--- Given information ---
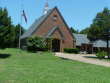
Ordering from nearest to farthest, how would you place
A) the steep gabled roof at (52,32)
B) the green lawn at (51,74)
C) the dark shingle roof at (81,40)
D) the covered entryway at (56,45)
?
the green lawn at (51,74)
the steep gabled roof at (52,32)
the covered entryway at (56,45)
the dark shingle roof at (81,40)

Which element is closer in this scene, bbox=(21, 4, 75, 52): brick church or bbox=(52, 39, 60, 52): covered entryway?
bbox=(21, 4, 75, 52): brick church

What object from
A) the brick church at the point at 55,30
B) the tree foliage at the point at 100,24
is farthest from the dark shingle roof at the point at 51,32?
the tree foliage at the point at 100,24

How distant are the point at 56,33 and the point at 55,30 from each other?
57 centimetres

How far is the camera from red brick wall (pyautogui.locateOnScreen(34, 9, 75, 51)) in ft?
171

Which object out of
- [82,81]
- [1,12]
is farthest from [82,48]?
[82,81]

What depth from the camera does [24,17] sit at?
175 feet

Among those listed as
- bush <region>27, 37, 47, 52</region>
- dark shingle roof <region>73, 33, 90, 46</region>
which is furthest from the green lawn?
dark shingle roof <region>73, 33, 90, 46</region>

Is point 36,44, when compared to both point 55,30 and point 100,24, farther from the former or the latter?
point 100,24

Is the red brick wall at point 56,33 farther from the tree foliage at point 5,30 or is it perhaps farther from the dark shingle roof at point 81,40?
the tree foliage at point 5,30

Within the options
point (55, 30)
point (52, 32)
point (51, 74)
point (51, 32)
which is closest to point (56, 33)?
point (55, 30)

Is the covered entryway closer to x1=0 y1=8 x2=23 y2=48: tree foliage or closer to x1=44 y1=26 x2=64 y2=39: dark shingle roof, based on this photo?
x1=44 y1=26 x2=64 y2=39: dark shingle roof

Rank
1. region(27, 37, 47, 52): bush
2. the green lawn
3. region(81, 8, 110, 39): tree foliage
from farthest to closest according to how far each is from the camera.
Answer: region(27, 37, 47, 52): bush, region(81, 8, 110, 39): tree foliage, the green lawn

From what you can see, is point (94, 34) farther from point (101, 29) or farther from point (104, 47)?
point (104, 47)

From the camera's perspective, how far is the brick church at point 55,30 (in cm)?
5116
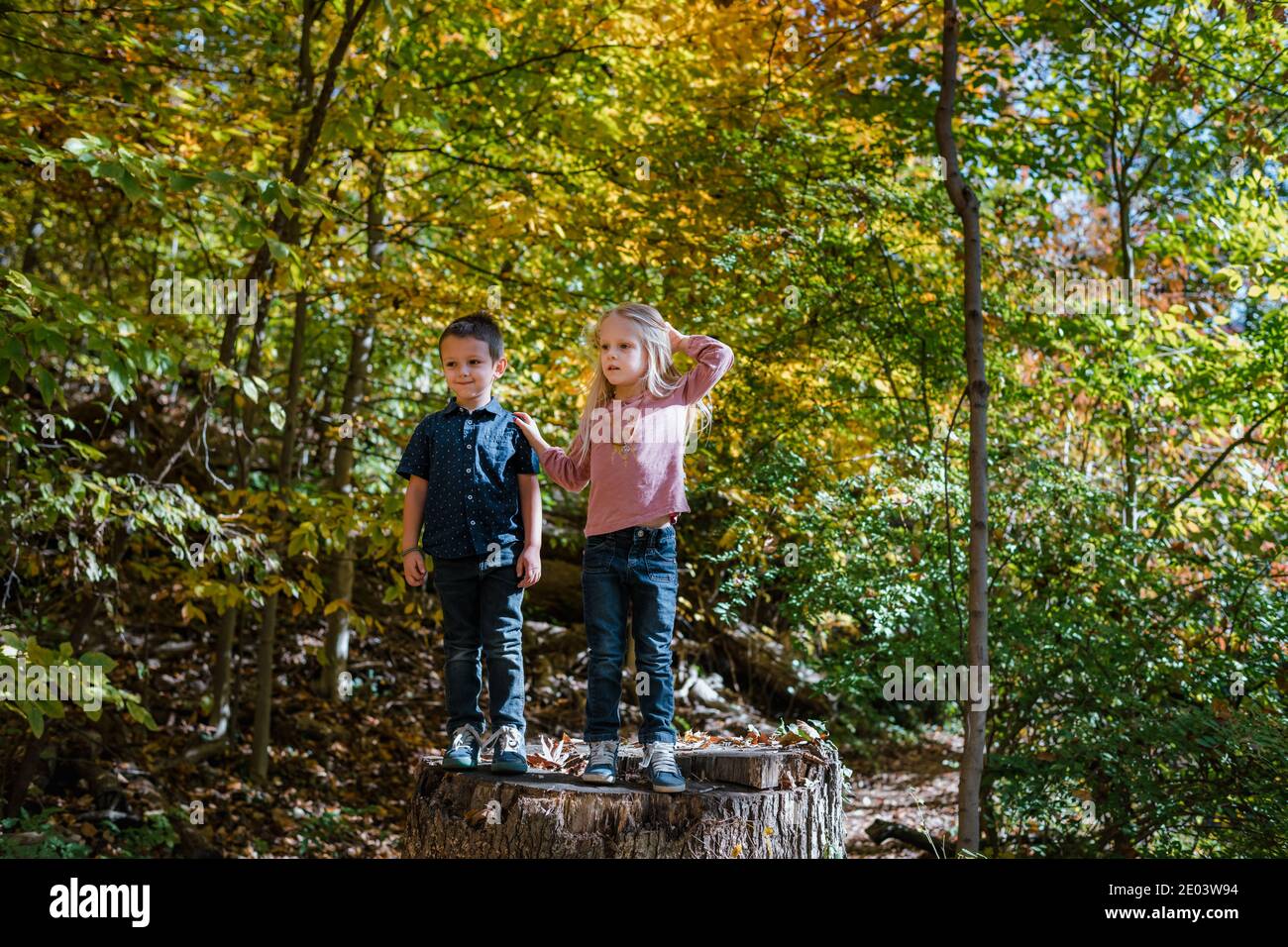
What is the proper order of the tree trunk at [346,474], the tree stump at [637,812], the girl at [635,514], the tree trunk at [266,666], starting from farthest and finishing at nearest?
the tree trunk at [346,474] → the tree trunk at [266,666] → the girl at [635,514] → the tree stump at [637,812]

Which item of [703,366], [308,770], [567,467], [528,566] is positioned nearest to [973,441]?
[703,366]

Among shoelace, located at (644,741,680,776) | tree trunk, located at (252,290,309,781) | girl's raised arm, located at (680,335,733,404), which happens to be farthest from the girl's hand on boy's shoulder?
tree trunk, located at (252,290,309,781)

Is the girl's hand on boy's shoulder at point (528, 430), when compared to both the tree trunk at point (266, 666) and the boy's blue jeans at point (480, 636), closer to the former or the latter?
the boy's blue jeans at point (480, 636)

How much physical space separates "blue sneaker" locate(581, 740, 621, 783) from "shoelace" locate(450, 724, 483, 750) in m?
0.38

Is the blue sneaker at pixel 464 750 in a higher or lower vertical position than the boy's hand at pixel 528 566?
lower

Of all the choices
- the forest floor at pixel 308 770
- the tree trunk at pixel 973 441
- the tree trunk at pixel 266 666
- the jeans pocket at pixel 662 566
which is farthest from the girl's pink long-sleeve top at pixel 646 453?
the tree trunk at pixel 266 666

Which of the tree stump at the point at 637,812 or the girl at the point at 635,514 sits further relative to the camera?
the girl at the point at 635,514

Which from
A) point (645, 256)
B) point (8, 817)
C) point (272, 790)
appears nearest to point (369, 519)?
point (645, 256)

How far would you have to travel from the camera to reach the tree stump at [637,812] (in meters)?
3.13

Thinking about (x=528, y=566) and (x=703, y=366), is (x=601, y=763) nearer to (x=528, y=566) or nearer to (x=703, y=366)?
(x=528, y=566)

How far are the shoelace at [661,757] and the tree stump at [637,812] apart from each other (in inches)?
3.0

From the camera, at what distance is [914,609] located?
6.15m

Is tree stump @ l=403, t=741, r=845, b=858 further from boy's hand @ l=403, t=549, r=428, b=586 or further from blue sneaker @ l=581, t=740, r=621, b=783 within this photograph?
boy's hand @ l=403, t=549, r=428, b=586

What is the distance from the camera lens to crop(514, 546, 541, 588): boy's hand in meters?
3.50
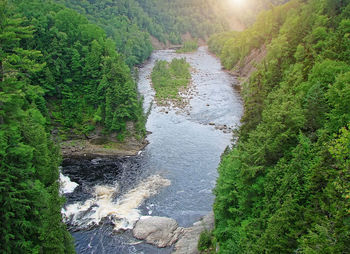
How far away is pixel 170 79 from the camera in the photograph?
97375 mm

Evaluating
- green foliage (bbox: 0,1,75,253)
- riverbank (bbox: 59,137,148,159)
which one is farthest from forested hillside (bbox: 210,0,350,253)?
riverbank (bbox: 59,137,148,159)

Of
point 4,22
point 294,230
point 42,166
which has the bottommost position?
point 42,166

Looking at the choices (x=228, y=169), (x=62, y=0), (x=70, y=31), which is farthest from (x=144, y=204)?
(x=62, y=0)

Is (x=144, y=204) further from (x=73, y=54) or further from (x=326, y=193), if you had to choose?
(x=73, y=54)

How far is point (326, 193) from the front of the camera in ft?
50.4

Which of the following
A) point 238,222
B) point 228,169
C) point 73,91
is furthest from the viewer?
point 73,91

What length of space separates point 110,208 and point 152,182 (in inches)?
341

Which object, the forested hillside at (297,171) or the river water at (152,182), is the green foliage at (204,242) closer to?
the forested hillside at (297,171)

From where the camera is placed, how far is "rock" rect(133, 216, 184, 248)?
106 feet

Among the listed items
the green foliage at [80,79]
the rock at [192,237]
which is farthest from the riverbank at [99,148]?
the rock at [192,237]

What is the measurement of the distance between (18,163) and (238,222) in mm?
18370

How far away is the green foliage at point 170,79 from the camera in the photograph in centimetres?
8338

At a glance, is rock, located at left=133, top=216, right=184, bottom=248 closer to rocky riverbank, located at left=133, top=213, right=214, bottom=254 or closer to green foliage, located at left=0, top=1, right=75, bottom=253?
rocky riverbank, located at left=133, top=213, right=214, bottom=254

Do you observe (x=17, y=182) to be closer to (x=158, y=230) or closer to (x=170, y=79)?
(x=158, y=230)
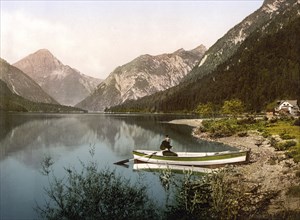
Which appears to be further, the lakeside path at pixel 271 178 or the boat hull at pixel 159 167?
the boat hull at pixel 159 167

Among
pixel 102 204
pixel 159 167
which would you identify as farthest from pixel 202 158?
pixel 102 204

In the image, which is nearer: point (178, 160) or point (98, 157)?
point (178, 160)

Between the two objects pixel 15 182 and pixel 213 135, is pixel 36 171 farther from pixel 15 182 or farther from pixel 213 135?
pixel 213 135

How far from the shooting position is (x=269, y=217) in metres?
20.8

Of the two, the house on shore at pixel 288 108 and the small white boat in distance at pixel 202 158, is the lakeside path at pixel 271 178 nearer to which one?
the small white boat in distance at pixel 202 158

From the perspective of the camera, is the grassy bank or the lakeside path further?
the grassy bank

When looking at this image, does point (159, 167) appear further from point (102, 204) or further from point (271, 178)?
point (102, 204)

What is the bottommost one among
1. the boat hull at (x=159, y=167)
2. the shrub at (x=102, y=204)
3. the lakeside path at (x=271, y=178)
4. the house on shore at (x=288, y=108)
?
the boat hull at (x=159, y=167)

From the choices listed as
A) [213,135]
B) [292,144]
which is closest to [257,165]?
[292,144]

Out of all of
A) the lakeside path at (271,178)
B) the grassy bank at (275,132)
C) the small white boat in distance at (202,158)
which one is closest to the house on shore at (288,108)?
the grassy bank at (275,132)

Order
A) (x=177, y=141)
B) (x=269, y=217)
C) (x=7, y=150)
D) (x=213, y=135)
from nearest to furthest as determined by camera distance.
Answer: (x=269, y=217) → (x=7, y=150) → (x=177, y=141) → (x=213, y=135)

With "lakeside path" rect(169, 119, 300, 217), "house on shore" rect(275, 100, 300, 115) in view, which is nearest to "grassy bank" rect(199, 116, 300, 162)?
"lakeside path" rect(169, 119, 300, 217)

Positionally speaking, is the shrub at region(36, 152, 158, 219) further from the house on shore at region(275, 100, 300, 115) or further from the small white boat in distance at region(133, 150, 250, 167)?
the house on shore at region(275, 100, 300, 115)

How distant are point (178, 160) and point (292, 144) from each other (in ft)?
63.5
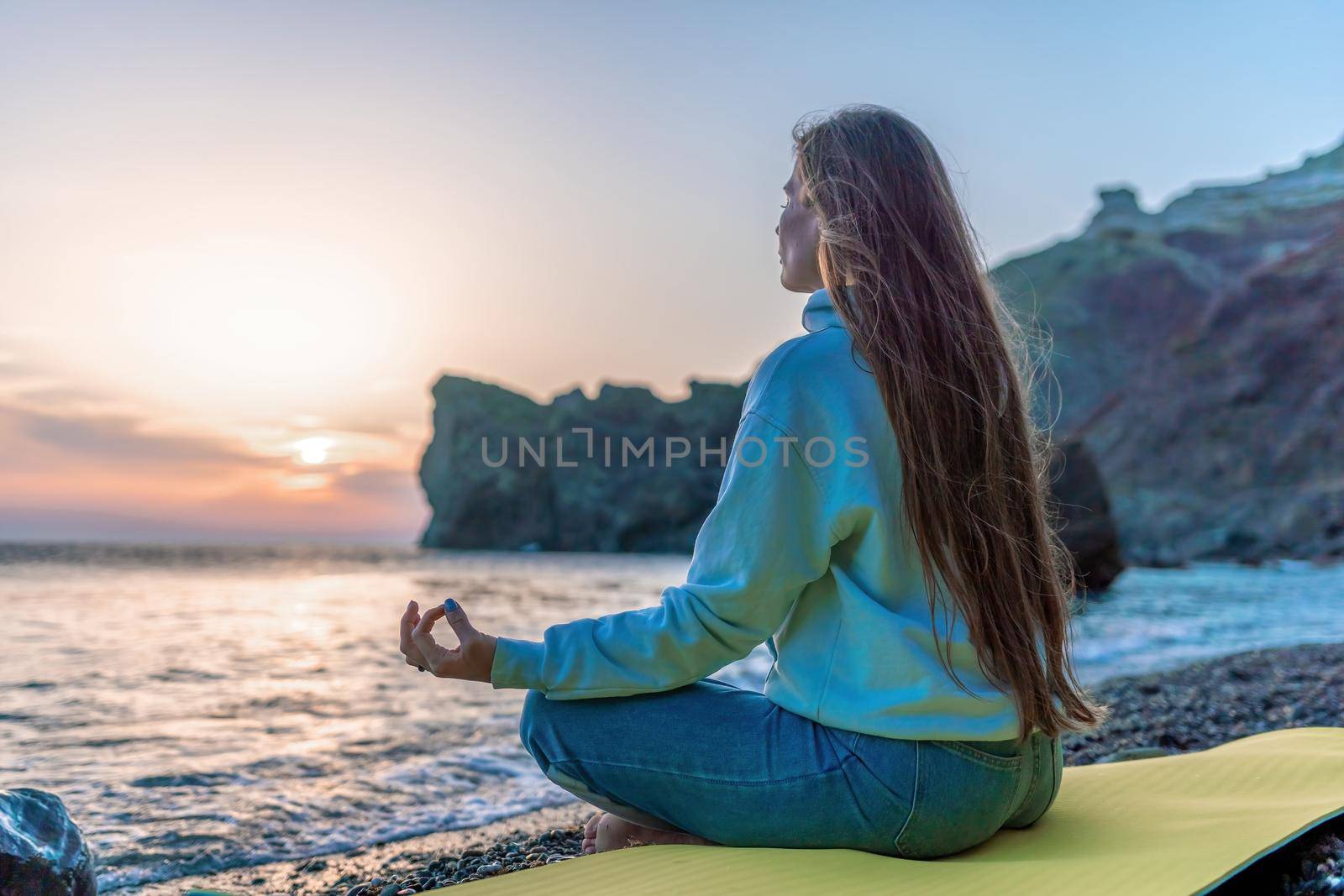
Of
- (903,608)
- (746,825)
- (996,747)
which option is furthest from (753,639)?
(996,747)

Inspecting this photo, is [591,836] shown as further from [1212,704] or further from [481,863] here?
[1212,704]

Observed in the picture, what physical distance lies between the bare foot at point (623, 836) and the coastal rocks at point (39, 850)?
---
◆ Stated goal ◆
Copy word for word the part of the entries that begins with the line containing "Inspecting this photo, is" and runs through the end of the entries, including that first line.

◆ Result of this task ◆
Inspecting this photo, is [591,836] shown as further from [1212,704] or further from [481,863] here?
[1212,704]

Observed in the picture, what physical distance lies between the bare foot at point (623, 836) and the coastal rocks at point (39, 850)?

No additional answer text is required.